昔、願成寺の末庵に目を見はる程の美しい尼僧が住んでいた。いつの頃からか、可愛らしい小姓が、尼僧に身の回りの世話をするために寺へ毎日通うようになった。小姓は、寺にいる時も、外へ出掛ける時も、片時も尼僧の側を離れず、寄り添っていた。だが、この小姓は、どのような素性の者で、何処から来ているのか、村人は誰も知らなかった。また、不思議なことに夕暮れになると、小姓は寺からいつの間にか姿が見えなくなるのであった。初めのうちは、村人達も尼僧と小姓の姿を微笑ましく見守っていたが、次第に羨ましく思うようになってきた。

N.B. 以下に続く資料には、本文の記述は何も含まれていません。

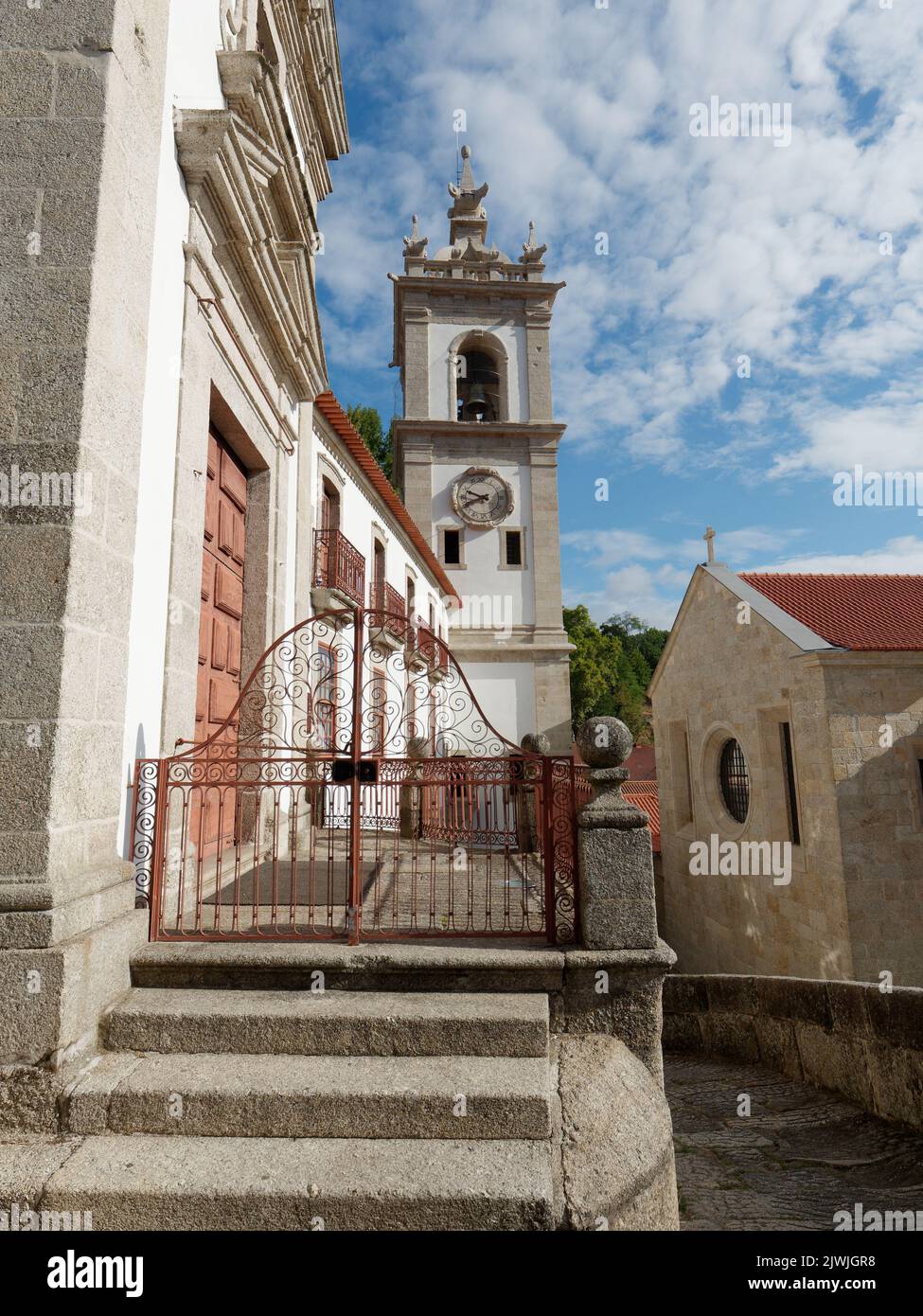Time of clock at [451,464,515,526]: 9:41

ある日のこと、村人が数人集まって本堂の影で、小姓のことを噂していると、庫裏から、小姓が出てきたのが見えた。何処へ帰るのか、確かめてみようと、村人達はこっそりと後をつけてみた。佐久良川の堤まで来た時には、すっかり日も暮れて、辺りは薄暗くなってきた。葦が欝蒼と茂った河原には行きかう人の姿は無く、このまま進むと、淵があるだけだった。その時、前方を進む小姓は佐久良川の淵で、すっと消えてしまった。怖くなった村人は逃げ出した。
小姓の噂で村中持ちきりになると、あれほど律儀に寺に通っていた小姓は姿を見せなくなり、尼層は寺に篭りきりになった。
暫くすると、村は日照りになり、川遊びをしていた子どもが神隠しにあったり、火災が増えたり、災厄が続いた。「これは佐久良川に棲む魔物の仕業に違いない」と、皆が言い出すので、修験者に占ってもらうことにした。「佐久良川に棲む人魚の仕業である。直ぐに退治しなさい」と、占いに出た。
村人は佐久良川を取り囲み、人魚が逃げないように、上流と下流に投網を仕掛け、追い詰めて捕獲した。何と、捕まえた人魚の正体はあの小姓だったのだ。「動物の身でありながら尼僧に近づいたとは、けしからん」と、村人は怒り、人魚はミイラにして、見せ物にした。その後、気の毒に思った人達の手によって、今は亡き尼僧の眠る願成寺の観音堂に安置された。